陆嘉被骆闻舟人模狗样下的厚颜无耻吓得一哆嗦,连忙又开了一瓶可乐,给自己压惊。

「你在想什么?」陆嘉问,「想费总为什么能事先做这么多安排吗?」

「周峻茂和郑凯风为了谋夺周家家产,联手杀了周雅厚,十几年后,他们公司还没在国内扎稳脚跟,先找人撞死了绊脚石,一个是谋财害命,一个是买/凶/杀人,虽然看起来手法不太一样,但其实两起案子有相似之处——都是协作犯罪,都需要合谋共犯之间有某种程度的信任,都是伪装成意外的谋杀,」骆闻舟低声说,「周峻茂和郑凯风两个人会像『狗拉三摊屎』一样,每次都换人合作,把自己的把柄丢得满世界都是么?所以两起案子之间一定有某种程度上的关联,这是合理推测,他事先做了安排也不奇怪,只是比别人想到得稍微早些而已。」

陆嘉穿着短袖,就着窗外的寒风嘬冰可乐,寒暑不侵似的,他静静地看了骆闻舟一眼,没吭声。

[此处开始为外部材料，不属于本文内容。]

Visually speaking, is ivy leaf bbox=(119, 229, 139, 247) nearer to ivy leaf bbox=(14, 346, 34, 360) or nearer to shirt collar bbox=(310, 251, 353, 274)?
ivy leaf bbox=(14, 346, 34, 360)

骆闻舟顿了顿:「怎么,你怕我会觉得他心机太深,未卜先知得太可疑吗?」

陆嘉不置可否地一耸肩:「不是所有人都能接受我们这种……揣着秘密和创伤,跟别人隔着一层什么的人。」

「兄弟,」骆闻舟拍了拍他肩膀,语重心长地说,「你老替有主的人这么操心,出去是很容易挨揍的。」

陆嘉「哈哈」一笑:「费总救过我的命,为了他,挨顿揍算什么?」

骆闻舟:「费渡对你们很好。」

陆嘉:「对你不好吗?」

「一般吧,就会嘴上哄人,在家从来不主动干活,支一支动一动、拨一拨才转一转,没事还老气我,」骆闻舟先是面无表情地矜持说,「很欠教育。」

陆嘉无言以对,一脸「狗男男天天显摆」的唾弃表情。

骆闻舟又绷不住笑了:「你刚说的『创伤』是什么意思?」

「不知道,他从来没提过,」陆嘉犹豫了一下,说,「就是一种感觉,那种不信任外人、朝不保夕的感觉。有时候你觉得离他很近,触手可及似的,他一抬眼看过来,忽然就又远了。」

骆闻舟一顿。

费渡一度模糊的记忆,停不下来的咳嗽,奇怪的应激反应,地下室前紧绷的身体……这是典型的创伤后应激障碍。

可是那天费渡到底也什么都没说,又给他混过去了。

那一段曾经被他遗忘的记忆里究竟发生过什么?

这么长时间的软磨硬泡,骆闻舟觉得自己每天都忙着把费渡罩在身上的画皮往下撕,撕完一张又一张,跟俄罗斯套娃似的,直到这时,他终于觉得自己距离最后的核心只差薄如蝉翼的那么一层了——

这时,骆闻舟电话响了,他低头一看来电显示是「小武」,赶紧清扫了万千思绪,接起来。

「老大,」小武在那边压低声音说,「我们找到他们当做据点的仓库了,这些人警惕性很高,杨欣又认识我们,一直不敢靠太近,兄弟们都在这埋伏一天了,正好现在外面人少,准备马上实施逮捕。」

「嗯,」骆闻舟点点头,「小心。」

「除了杨欣,」还有一个人,小武用头颈夹着电话,手里举着望远镜,对骆闻舟说,「好像是你们说的那个朱凤,就是男人被精神病捅死的那个女的,傍晚七点左右,跟另一拨人来的。」